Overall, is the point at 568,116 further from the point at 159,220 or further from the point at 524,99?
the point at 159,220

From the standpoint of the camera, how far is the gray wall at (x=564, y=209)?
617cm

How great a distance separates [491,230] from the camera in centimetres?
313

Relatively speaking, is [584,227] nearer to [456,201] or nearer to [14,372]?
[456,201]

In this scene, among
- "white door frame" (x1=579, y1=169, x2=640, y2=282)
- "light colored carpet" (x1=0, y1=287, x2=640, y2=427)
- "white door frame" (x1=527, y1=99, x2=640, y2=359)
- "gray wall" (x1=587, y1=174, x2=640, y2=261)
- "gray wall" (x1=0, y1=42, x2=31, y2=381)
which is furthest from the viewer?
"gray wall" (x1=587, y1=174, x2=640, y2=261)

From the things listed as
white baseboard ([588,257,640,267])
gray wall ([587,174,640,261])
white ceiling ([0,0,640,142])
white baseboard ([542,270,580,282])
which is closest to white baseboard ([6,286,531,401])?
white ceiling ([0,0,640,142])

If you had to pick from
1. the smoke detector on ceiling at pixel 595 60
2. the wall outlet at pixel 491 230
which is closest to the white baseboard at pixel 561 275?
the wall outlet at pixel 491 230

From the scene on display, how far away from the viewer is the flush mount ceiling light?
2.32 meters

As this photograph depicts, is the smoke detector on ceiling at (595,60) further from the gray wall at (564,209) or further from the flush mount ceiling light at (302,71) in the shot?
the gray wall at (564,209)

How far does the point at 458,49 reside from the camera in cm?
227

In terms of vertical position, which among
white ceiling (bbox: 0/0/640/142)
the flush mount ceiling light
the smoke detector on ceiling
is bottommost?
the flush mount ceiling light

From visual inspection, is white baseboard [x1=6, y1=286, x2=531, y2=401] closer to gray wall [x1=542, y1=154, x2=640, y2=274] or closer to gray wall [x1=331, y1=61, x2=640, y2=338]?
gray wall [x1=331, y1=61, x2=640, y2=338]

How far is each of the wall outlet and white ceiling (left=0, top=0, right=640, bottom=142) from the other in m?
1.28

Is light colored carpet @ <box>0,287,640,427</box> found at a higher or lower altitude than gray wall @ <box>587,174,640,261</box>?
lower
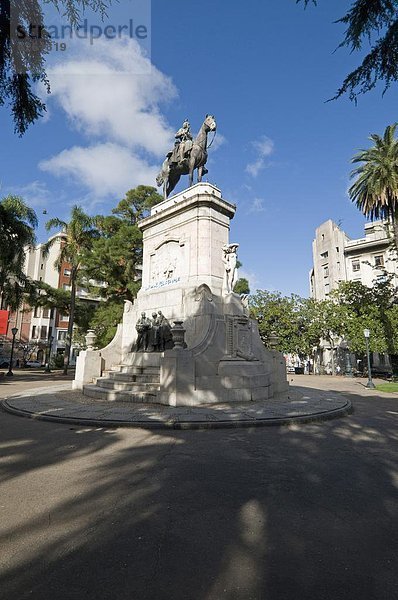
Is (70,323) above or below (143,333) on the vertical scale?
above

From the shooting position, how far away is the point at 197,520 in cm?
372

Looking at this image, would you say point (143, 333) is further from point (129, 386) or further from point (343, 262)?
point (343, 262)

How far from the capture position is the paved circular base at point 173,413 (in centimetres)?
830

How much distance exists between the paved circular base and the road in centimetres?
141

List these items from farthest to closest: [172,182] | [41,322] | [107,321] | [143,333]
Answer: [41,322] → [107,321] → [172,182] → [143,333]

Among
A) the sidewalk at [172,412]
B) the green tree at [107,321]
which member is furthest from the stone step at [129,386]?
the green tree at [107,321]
--
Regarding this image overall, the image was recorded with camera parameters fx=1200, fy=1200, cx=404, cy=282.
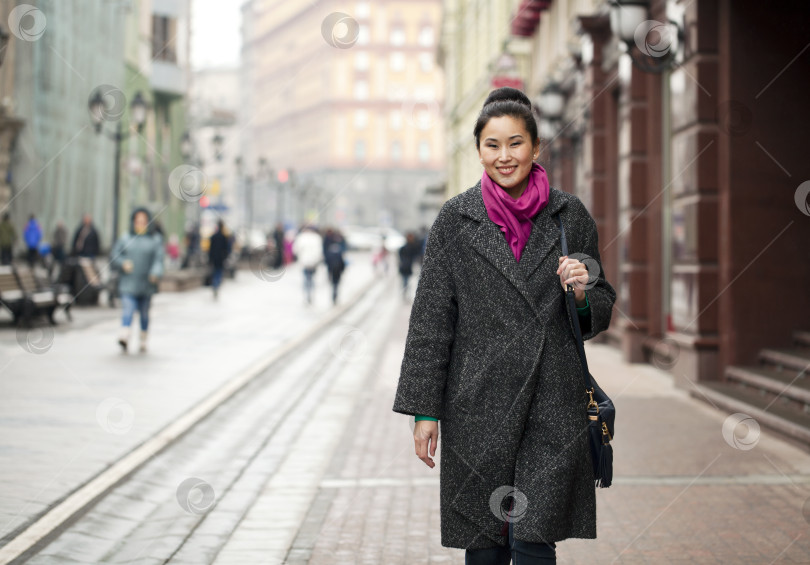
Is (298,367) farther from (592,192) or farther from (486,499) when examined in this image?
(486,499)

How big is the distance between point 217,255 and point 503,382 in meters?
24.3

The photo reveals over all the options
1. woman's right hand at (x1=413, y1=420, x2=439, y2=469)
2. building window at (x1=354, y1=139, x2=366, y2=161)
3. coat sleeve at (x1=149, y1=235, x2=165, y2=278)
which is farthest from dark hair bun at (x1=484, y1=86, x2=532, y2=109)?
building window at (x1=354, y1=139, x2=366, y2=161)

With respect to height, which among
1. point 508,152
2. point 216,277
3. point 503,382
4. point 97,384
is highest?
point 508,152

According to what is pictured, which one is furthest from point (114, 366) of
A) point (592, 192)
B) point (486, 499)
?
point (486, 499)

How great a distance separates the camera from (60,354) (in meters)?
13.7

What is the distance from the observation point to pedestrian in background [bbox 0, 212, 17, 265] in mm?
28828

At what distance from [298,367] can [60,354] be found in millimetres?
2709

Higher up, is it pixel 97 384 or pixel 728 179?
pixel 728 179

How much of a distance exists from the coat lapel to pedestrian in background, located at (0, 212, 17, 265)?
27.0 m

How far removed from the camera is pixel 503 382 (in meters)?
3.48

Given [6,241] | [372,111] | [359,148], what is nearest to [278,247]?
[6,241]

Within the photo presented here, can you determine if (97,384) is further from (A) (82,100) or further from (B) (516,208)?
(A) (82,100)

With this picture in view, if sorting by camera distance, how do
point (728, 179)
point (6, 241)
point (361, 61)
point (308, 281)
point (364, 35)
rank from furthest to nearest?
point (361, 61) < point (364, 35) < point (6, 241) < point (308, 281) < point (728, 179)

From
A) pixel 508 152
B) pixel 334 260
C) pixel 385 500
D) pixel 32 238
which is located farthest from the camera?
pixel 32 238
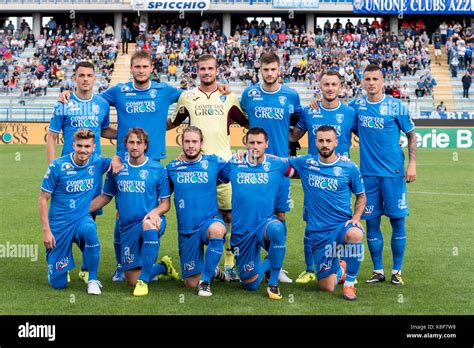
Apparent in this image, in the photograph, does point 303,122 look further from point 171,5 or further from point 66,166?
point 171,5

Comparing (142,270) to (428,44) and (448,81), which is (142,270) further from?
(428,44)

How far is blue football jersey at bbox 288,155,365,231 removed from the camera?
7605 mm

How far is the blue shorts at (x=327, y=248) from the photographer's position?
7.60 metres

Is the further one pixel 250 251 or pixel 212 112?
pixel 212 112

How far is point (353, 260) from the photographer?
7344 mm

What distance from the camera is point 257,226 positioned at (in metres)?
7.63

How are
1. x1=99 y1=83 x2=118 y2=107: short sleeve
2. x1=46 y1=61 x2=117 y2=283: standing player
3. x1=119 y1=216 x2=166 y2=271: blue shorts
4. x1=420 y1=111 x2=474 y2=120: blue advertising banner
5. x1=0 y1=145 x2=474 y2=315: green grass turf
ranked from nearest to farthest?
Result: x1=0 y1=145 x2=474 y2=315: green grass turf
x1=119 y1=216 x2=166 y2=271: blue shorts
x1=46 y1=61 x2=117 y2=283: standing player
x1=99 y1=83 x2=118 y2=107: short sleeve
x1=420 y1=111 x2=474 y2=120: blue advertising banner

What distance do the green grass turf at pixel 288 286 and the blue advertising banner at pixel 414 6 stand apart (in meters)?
==
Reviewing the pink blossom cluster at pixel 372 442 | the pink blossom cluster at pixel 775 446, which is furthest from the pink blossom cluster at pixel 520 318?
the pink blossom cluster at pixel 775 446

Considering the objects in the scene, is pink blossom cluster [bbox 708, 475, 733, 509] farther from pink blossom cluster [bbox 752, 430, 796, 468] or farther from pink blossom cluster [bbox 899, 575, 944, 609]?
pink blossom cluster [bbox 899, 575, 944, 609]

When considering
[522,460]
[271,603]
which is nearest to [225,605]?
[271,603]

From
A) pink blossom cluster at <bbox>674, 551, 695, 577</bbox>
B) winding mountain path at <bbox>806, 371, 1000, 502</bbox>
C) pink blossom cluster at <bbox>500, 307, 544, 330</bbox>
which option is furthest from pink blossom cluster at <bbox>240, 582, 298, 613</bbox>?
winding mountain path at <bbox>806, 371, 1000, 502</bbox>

# TASK:
Collect every line above that contains the word "located", and copy each of those lines in full.

# WRITTEN SOLUTION:
How much of a distance exists from the coat lapel to pedestrian in background, located at (0, 212, 17, 265)?
which is located farthest from the camera?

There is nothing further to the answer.